The stuffed olives follow the same procedure but are later pitted, filled with minced meat, and deep-fried in oil. They can be served by their own or with other types of fried food (lamb cutlets, zucchinis, artichokes, cream) to create the so-called fritto misto all'ascolana (lit. 'Ascoli-style mixed fried'). They might be still hot when served and can be accompanied with some slices of lemon. It is a typical dish for festivities and events.

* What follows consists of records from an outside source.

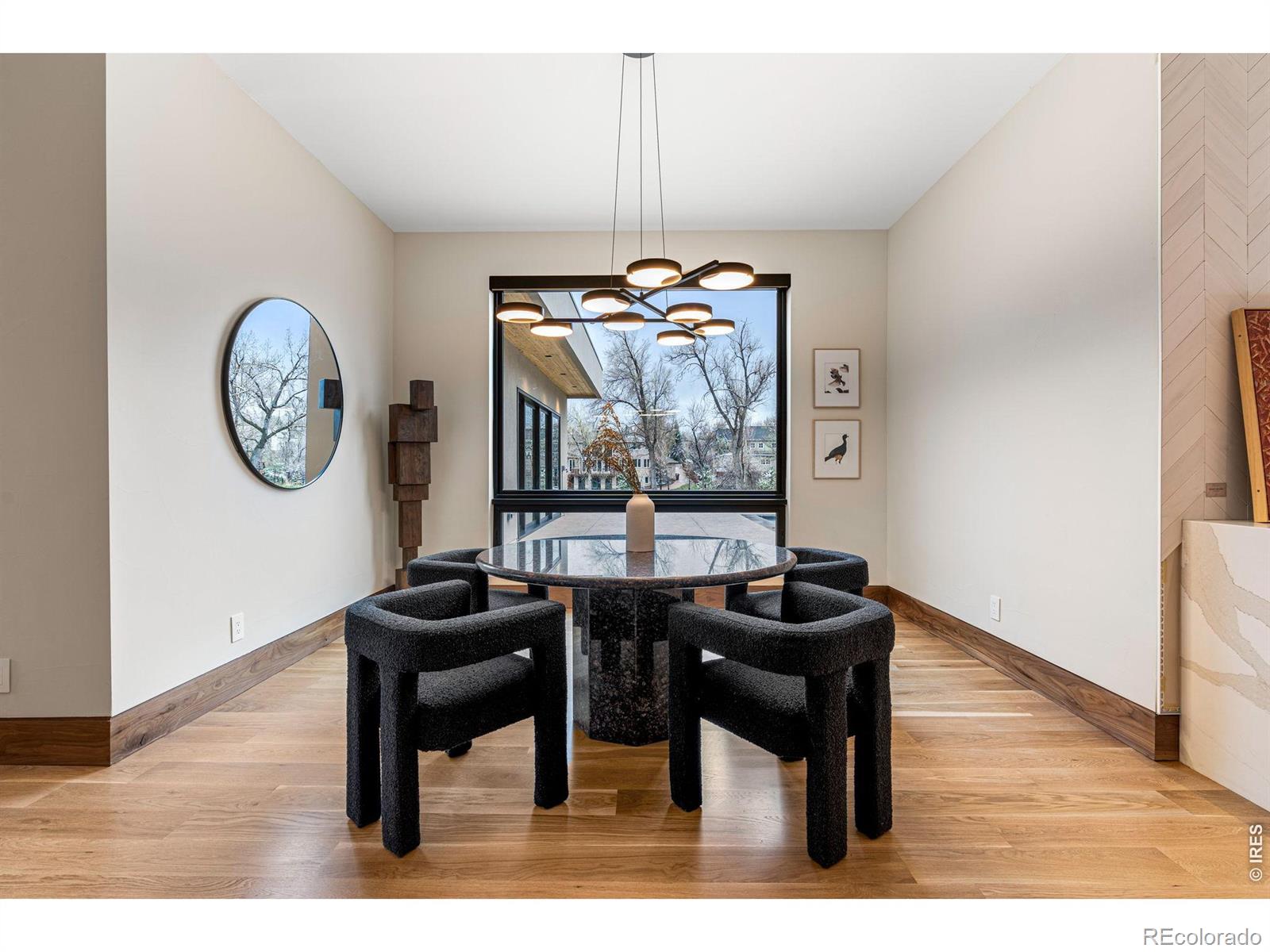 MLS Image #12 for 1590  sumac avenue,boulder, Colorado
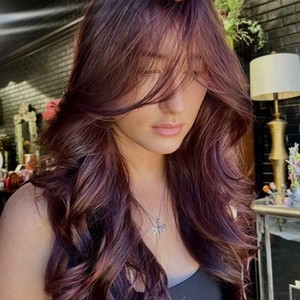 B510a90f 17ac 44c6 a35e 858c7242ac67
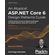 An-Atypical-ASP.NET-Core-6-Design-Patterns-Guide---Second-Edition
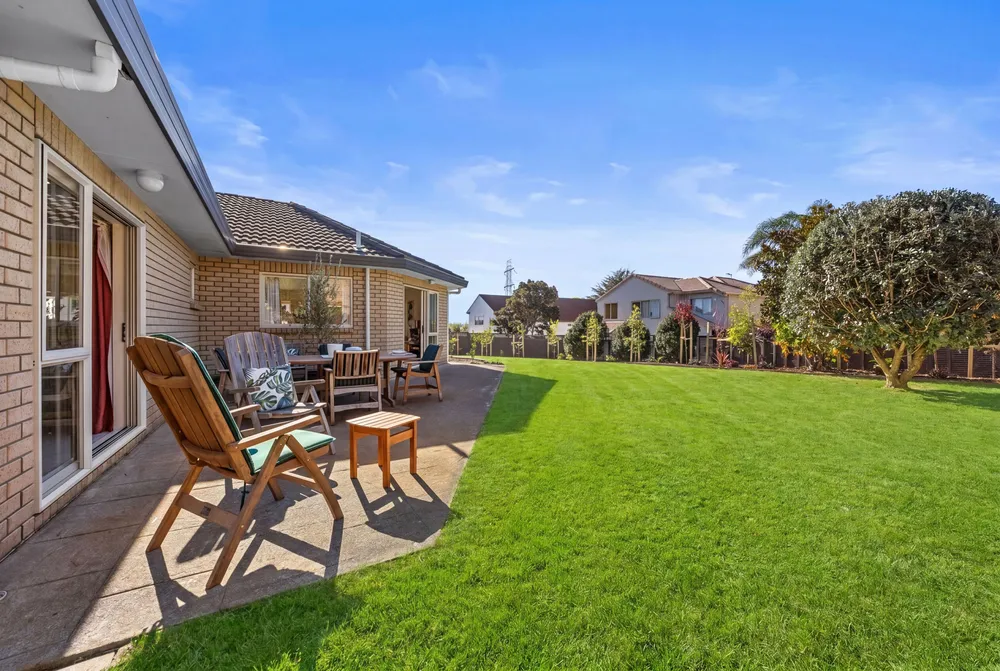 Photos of 13 Tide Close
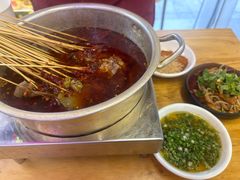 -徐妹串串香(春熙路店)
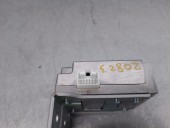 Recambio de modulo electronico para hyundai ioniq (ae) 1.6 gdi hybrid referencia OEM IAM 96390G2000  DECO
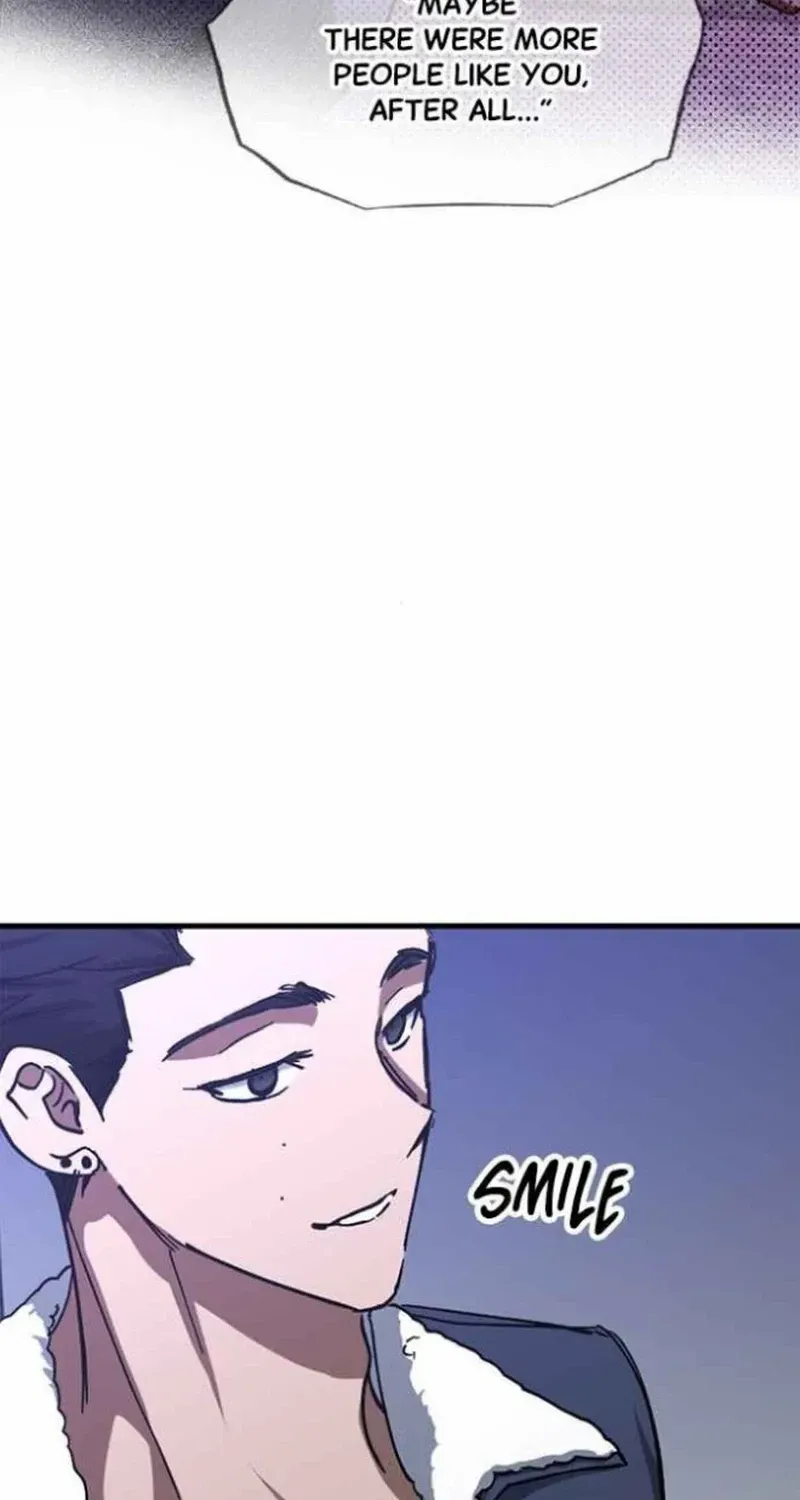 Night Of Shadows Zinmanga X Chapter 30 Page 46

The hand-made olives can be recognized thanks to the spiral shape they have once the pit is removed, a cut called ricciolo. In addition, the PDO official regulations and guidelines imposes some strict rules about the proportion of the ingredients: beef can't exceed 70% of the total amount of meat used for the stuffling, pork can't exceed 50%, and chicken 10%. The pitless olive must be at least 40% of the total weight of the final product.

===History===
The Romans called these olives colymbades (from the Greek verb κολυμβάω, colymbáo, meaning 'to swim') for their method of conservation in brine, or also Ulivae Picenae. They are mentioned by authors as Cato the Elder, Marcus Terentius Varro, Martial, and Petronius who describes them as a constant presence on the table of the character Trimalchio. The fall of the Roman Empire did not stop the business of the olives: in particular, it is known that during the Middle Age it was a main activity for the local Olivetans monks. In the 16th century Pope Sixtus V, who was born in the Piceno region, wrote about them in a letter sent to the Major Elders of Ascoli Piceno. A century later, instead, there are reports about the first type of stuffed olives. At that time, the filling was composed with herbs and they were called olive giudee (lit. 'Jewish olives').

The current recipe came out during the 19th century from the palaces of Ascoli aristocratic families. In fact, by that period, the nobles were essentially landowners so their peasants had to regularly bring them some products from their possessions especially meat, the main food in aristocratic diet. In order to manage the great amount of beef and pork without make them rot, the cooks at service in the mansions started to mince the meat and put it inside the olives.

During the same period, the Ascolana olive found new illustrious admirers in the musicians Gioachino Rossini and Giacomo Puccini. Even Giuseppe Garibaldi, who discovered this specialty during a brief stay in Ascoli Piceno while escaping from Rome in 1849, was really impressed by its taste and, years after, he tried to plant the cultivar in his island, Caprera, without any success. But, despite that spreading, the production of olives was kept as a familiar or artisanal activity until 1875 when the local engineer Mariano Mazzocchi developed the first industry in order to commercialize the product.

===Events===

Since 2013 the Ascoliva Festival is held in Ascoli Piceno in August to promote and publicize the Ascolana olive and other typical food of the region. It is composed by several stands organized by small producers where is possible to taste various local specialties and learn about their history and their connection with culture and environment. The location is the historical central square of the city, Piazza Arringo.